In Memory

Patricia Molen (Van Ee)

Patricia Molen (Pam) van Ee

APRIL 24, 1944 – APRIL 24, 2020

Former WMS member Patricia Molen (“Pam”) van Ee, a longtime resident of Columbia, Maryland, died suddenly in a nursing/rehabilitation center in Laurel on April 24, her 76th birthday. She was born in Glendale, California, the second daughter of Philip Daniel Molen and Virginia Solomon Molen. Pam graduated from the University of California, Berkeley, in 1966 and went on to obtain Masters degrees in United States history from Johns Hopkins and William and Mary.

In 1971 she began her career at the Library of Congress as a historian with the American Revolution Bicentennial Office. After a stint as an examiner at the U.S. Copyright Office, she joined the Library’s Geography and Map Division for the remainder of her tenure. There she served as a specialist in cartographic history and played a role in building up the division’s unrivalled holdings. With her close friend Ronald E. Grim, Pam edited the occasional papers and other map-related publications of the Philip Lee Phillips Society.
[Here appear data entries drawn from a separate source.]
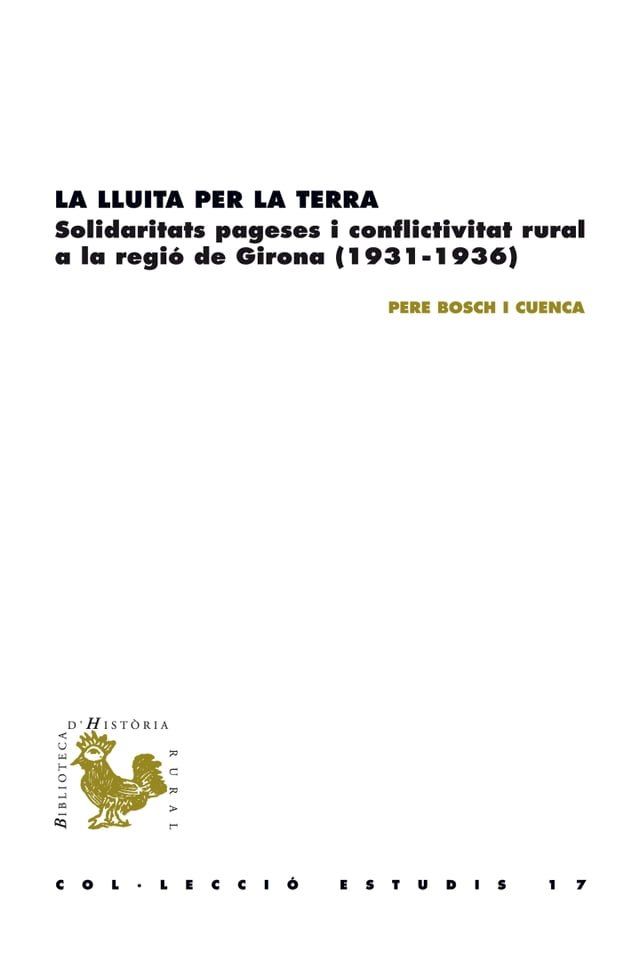 LA LLUITA PER LA TERRA
Solidaritats pageses i conflictivitat rural a la regió de Girona (1931-1936)

PERE BOSCH I CUENCA

BIBLIOTECA D'HISTÒRIA RURAL

COL·LECCIÓ ESTUDIS 17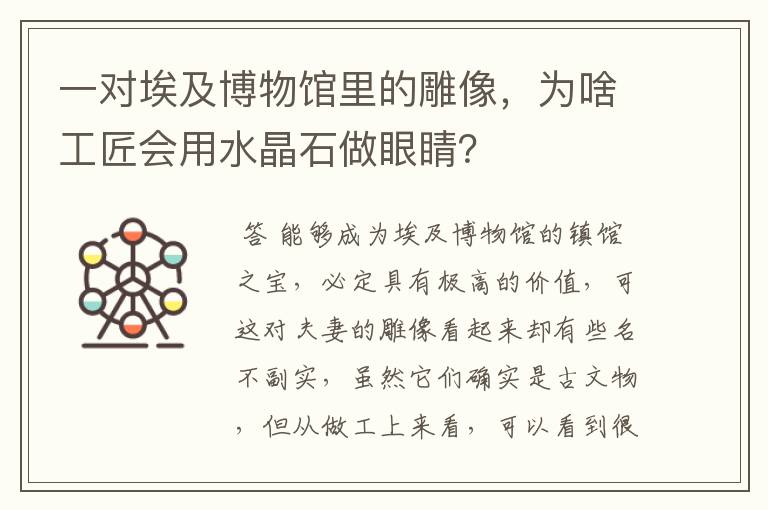 一对埃及博物馆里的雕像，为啥工匠会用水晶石做眼睛?

答 能够成为埃及博物馆的镇馆之宝，必定具有极高的价值，可这对夫妻的雕像看起来却有些名不副实，虽然它们确实是古文物，但从做工上来看，可以看到很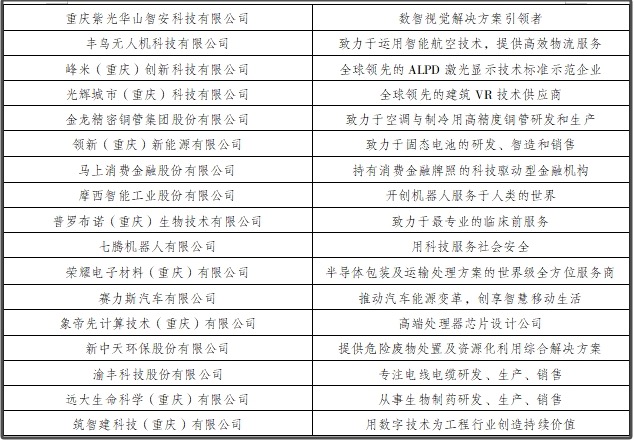 | 重庆紫光华山智安科技有限公司 | 数智视觉解决方案引领者 |
|---|---|
| 丰鸟无人机科技有限公司 | 致力于运用智能航空技术，提供高效物流服务 |
| 峰米（重庆）创新科技有限公司 | 全球领先的 ALPD 激光显示技术标准示范企业 |
| 光辉城市（重庆）科技有限公司 | 全球领先的建筑 VR 技术供应商 |
| 金龙精密铜管集团股份有限公司 | 致力于空调与制冷用高精度铜管研发和生产 |
| 领新（重庆）新能源有限公司 | 致力于固态电池的研发、智造和销售 |
| 马上消费金融股份有限公司 | 持有消费金融牌照的科技驱动型金融机构 |
| 摩西智能工业股份有限公司 | 开创机器人服务于人类的世界 |
| 普罗布诺（重庆）生物技术有限公司 | 致力于最专业的临床前服务 |
| 七腾机器人有限公司 | 用科技服务社会安全 |
| 荣耀电子材料（重庆）有限公司 | 半导体包装及运输处理方案的世界级全方位服务商 |
| 赛力斯汽车有限公司 | 推动汽车能源变革，创享智慧移动生活 |
| 象帝先计算技术（重庆）有限公司 | 高端处理器芯片设计公司 |
| 新中天环保股份有限公司 | 提供危险废物处置及资源化利用综合解决方案 |
| 渝丰科技股份有限公司 | 专注电线电缆研发、生产、销售 |
| 远大生命科学（重庆）有限公司 | 从事生物制药研发、生产、销售 |
| 筑智建科技（重庆）有限公司 | 用数字技术为工程行业创造持续价值 |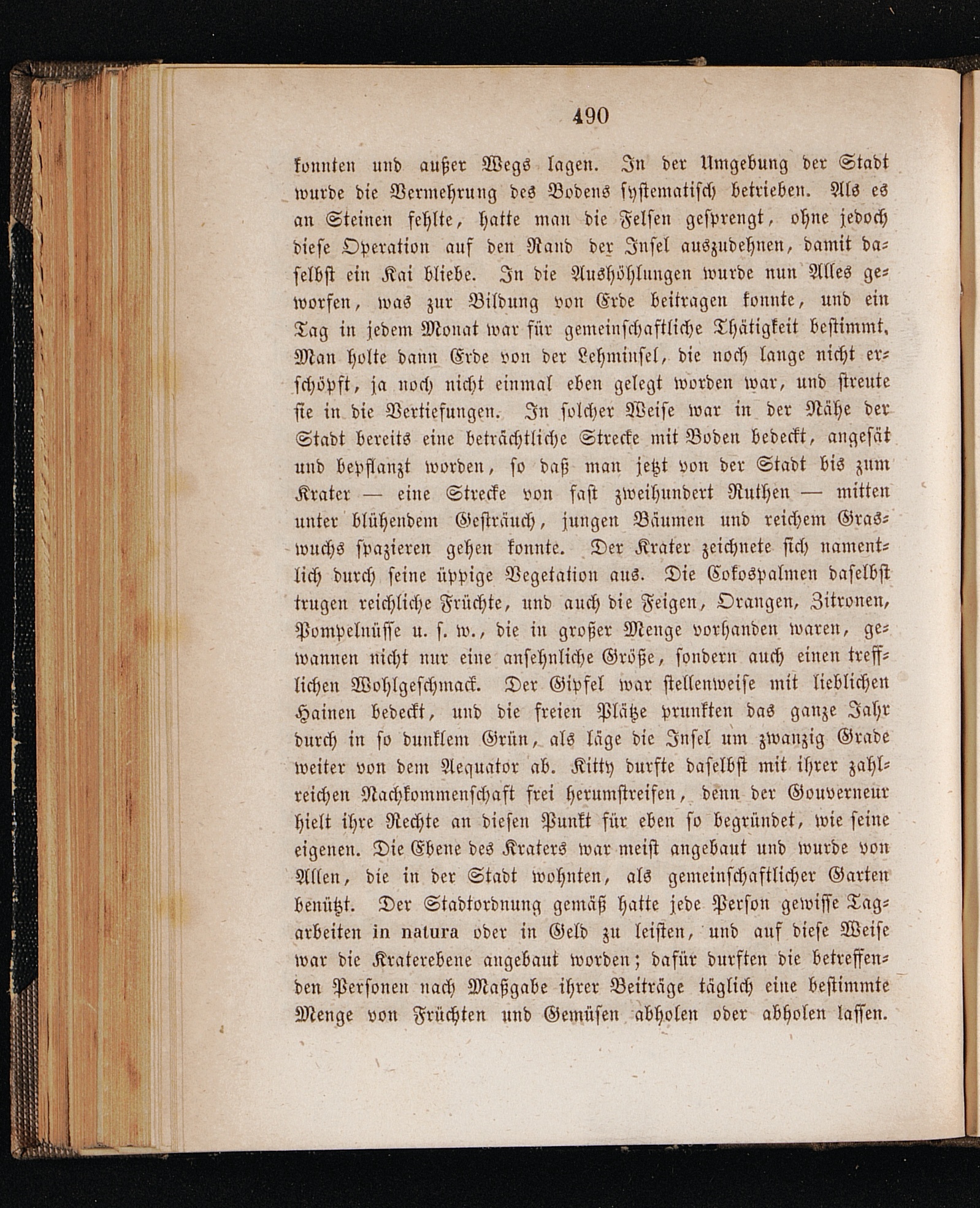 490

konnten und außer Wegs lagen. In der Umgebung der Stadt wurde die Vermehrung des Bodens systematisch betrieben. Als es an Steinen fehlte, hatte man die Felsen gesprengt, ohne jedoch diese Operation auf den Rand der Insel auszudehnen, damit daselbst ein Kai bliebe. In die Aushöhlungen wurde nun Alles geworfen, was zur Bildung von Erde beitragen konnte, und ein Tag in jedem Monat war für gemeinschaftliche Thätigkeit bestimmt. Man holte dann Erde von der Lehminsel, die noch lange nicht erschöpft, ja noch nicht einmal eben gelegt worden war, und streute sie in die Vertiefungen. In solcher Weise war in der Nähe der Stadt bereits eine beträchtliche Strecke mit Boden bedeckt, angesät und bepflanzt worden, so daß man jetzt von der Stadt bis zum Krater — eine Strecke von fast zweihundert Ruthen — mitten unter blühendem Gesträuch, jungen Bäumen und reichem Graswuchs spazieren gehen konnte. Der Krater zeichnete sich namentlich durch seine üppige Vegetation aus. Die Cokospalmen daselbst trugen reichliche Früchte, und auch die Feigen, Orangen, Zitronen, Pompelnüsse u. s. w., die in großer Menge vorhanden waren, gewannen nicht nur eine ansehnliche Größe, sondern auch einen trefflichen Wohlgeschmack. Der Gipfel war stellenweise mit lieblichen Hainen bedeckt, und die freien Plätze prunkten das ganze Jahr durch in so dunklem Grün, als läge die Insel um zwanzig Grade weiter von dem Aequator ab. Kitty durfte daselbst mit ihrer zahlreichen Nachkommenschaft frei herumstreifen, denn der Gouverneur hielt ihre Rechte an diesen Punkt für eben so begründet, wie seine eigenen. Die Ebene des Kraters war meist angebaut und wurde von Allen, die in der Stadt wohnten, als gemeinschaftlicher Garten benützt. Der Stadtordnung gemäß hatte jede Person gewisse Tagarbeiten in natura oder in Geld zu leisten, und auf diese Weise war die Kraterebene angebaut worden; dafür durften die betreffenden Personen nach Maßgabe ihrer Beiträge täglich eine bestimmte Menge von Früchten und Gemüsen abholen oder abholen lassen.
Throughout almost all of her career she was active in union work for the Library’s professional guild, AFSCME Local 2910. She served as Chief Negotiator and as a Steward, but took equal satisfaction in representing individuals who had, unjustly in some cases, fallen afoul of the Library’s rules and disciplinary system.
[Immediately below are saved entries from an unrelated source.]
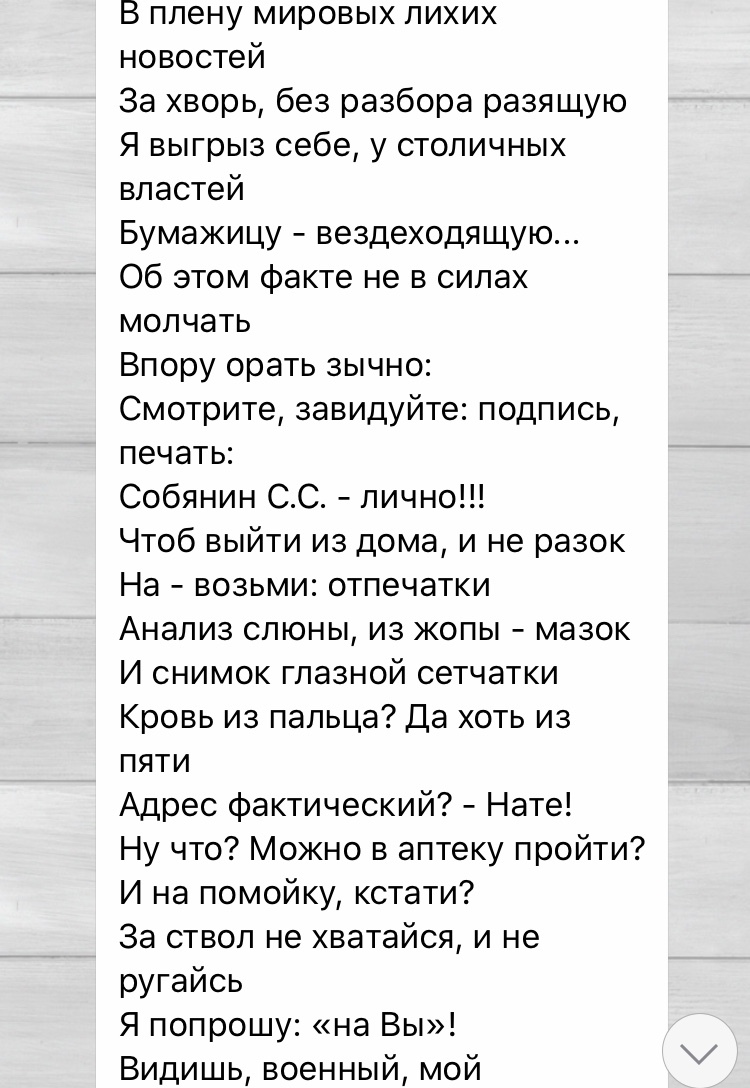 В плену мировых лихих новостей
За хворь, без разбора разящую
Я выгрыз себе, у столичных властей
Бумажицу - вездеходящую...
Об этом факте не в силах молчать
Впору орать зычно:
Смотрите, завидуйте: подпись, печать:
Собянин С.С. - лично!!!
Чтоб выйти из дома, и не разок
На - возьми: отпечатки
Анализ слюны, из жопы - мазок
И снимок глазной сетчатки
Кровь из пальца? Да хоть из пяти
Адрес фактический? - Нате!
Ну что? Можно в аптеку пройти?
И на помойку, кстати?
За ствол не хватайся, и не ругайсь
Я попрошу: «на Вы»!
Видишь, военный, мой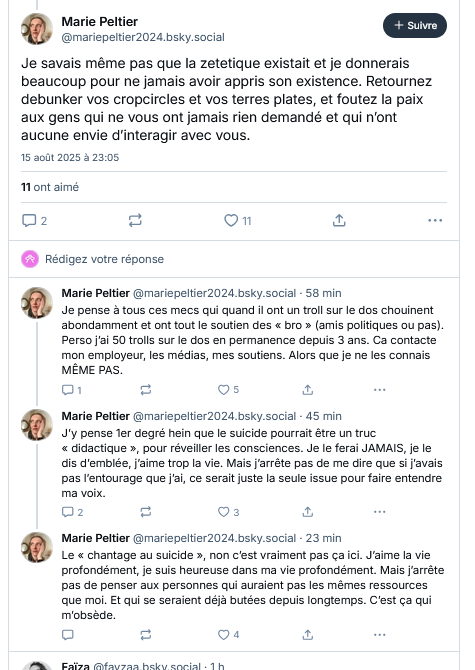 Marie Peltier
@mariepeltier2024.bsky.social

+ Suivre

Je savais même pas que la zetetique existait et je donnerais beaucoup pour ne jamais avoir appris son existence. Retournez debunker vos cropcircles et vos terres plates, et foutez la paix aux gens qui ne vous ont jamais rien demandé et qui n'ont aucune envie d'interagir avec vous.

15 août 2025 à 23:05

11 ont aimé

2 11

Rédigez votre réponse

Marie Peltier @mariepeltier2024.bsky.social · 58 min
Je pense à tous ces mecs qui quand il ont un troll sur le dos chouinent abondamment et ont tout le soutien des « bro » (amis politiques ou pas). Perso j'ai 50 trolls sur le dos en permanence depuis 3 ans. Ca contacte mon employeur, les médias, mes soutiens. Alors que je ne les connais MÊME PAS.

1 5

Marie Peltier @mariepeltier2024.bsky.social · 45 min
J'y pense 1er degré hein que le suicide pourrait être un truc « didactique », pour réveiller les consciences. Je le ferai JAMAIS, je le dis d'emblée, j'aime trop la vie. Mais j'arrête pas de me dire que si j'avais pas l'entourage que j'ai, ce serait juste la seule issue pour faire entendre ma voix.

2 3

Marie Peltier @mariepeltier2024.bsky.social · 23 min
Le « chantage au suicide », non c'est vraiment pas ça ici. J'aime la vie profondément, je suis heureuse dans ma vie profondément. Mais j'arrête pas de penser aux personnes qui auraient pas les mêmes ressources que moi. Et qui se seraient déjà butées depuis longtemps. C'est ça qui m'obsède.

4

Faïza @fayzaa.bsky.social · 1 h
Her professional accomplishments include a number of important publications, most notably including the definitive guide “Maps and Charts of North America and the West Indies, 1750 – 1789: A Guide to the Collections in the Library of Congress” (with John R. Sellers, 1981). Pam also played a significant role in the creation of “American Women: A Library of Congress Guide for the Study of Women’s History and Culture in the United States” (2001); this work also contains two of her original essays. Her first scholarly work appeared in the William and Mary Quarterly in April 1971: “Population and Social Patterns in Barbados in the Early Eighteenth Century.”

She was a past presenter at the WMS (January 11, 2001), and a summary of her meeting presentation appeared in The Portolan Issue 50 (Spring 2001) – “Conservation from the Curator’s and Collector’s Point of View.”
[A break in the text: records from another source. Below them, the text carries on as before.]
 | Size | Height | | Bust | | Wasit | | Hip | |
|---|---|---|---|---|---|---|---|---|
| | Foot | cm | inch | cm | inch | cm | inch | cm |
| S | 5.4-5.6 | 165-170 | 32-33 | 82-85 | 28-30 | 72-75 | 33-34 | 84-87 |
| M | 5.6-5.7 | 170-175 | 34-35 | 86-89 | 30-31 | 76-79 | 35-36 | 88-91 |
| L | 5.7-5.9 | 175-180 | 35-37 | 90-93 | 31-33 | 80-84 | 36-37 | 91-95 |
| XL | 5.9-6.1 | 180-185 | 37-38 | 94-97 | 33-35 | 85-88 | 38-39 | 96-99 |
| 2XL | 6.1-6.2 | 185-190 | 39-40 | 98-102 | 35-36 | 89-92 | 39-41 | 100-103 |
Pam was also active as an expert consultant for the Boston Public Library’s Norman B. Leventhal Map and Education Center, serving on the Center’s Board of Review. In addition, she was for many years on the Map Fair Advisory Committee of the History Miami Museum.

Her extracurricular accomplishments featured a love of horses and equestrian sports, including show hunters and the demanding sport of eventing. In these fields she competed successfully, winning numerous ribbons on her beloved horse “Chico.” In her youth she was a competitive swimmer and swimming instructor in California.

Pam is survived by her devoted and loving husband of 48 years, Daun van Ee, as well as her sister, Sandra Arcara; her brother, Philip Molen; and her nephew, Andrew Molen.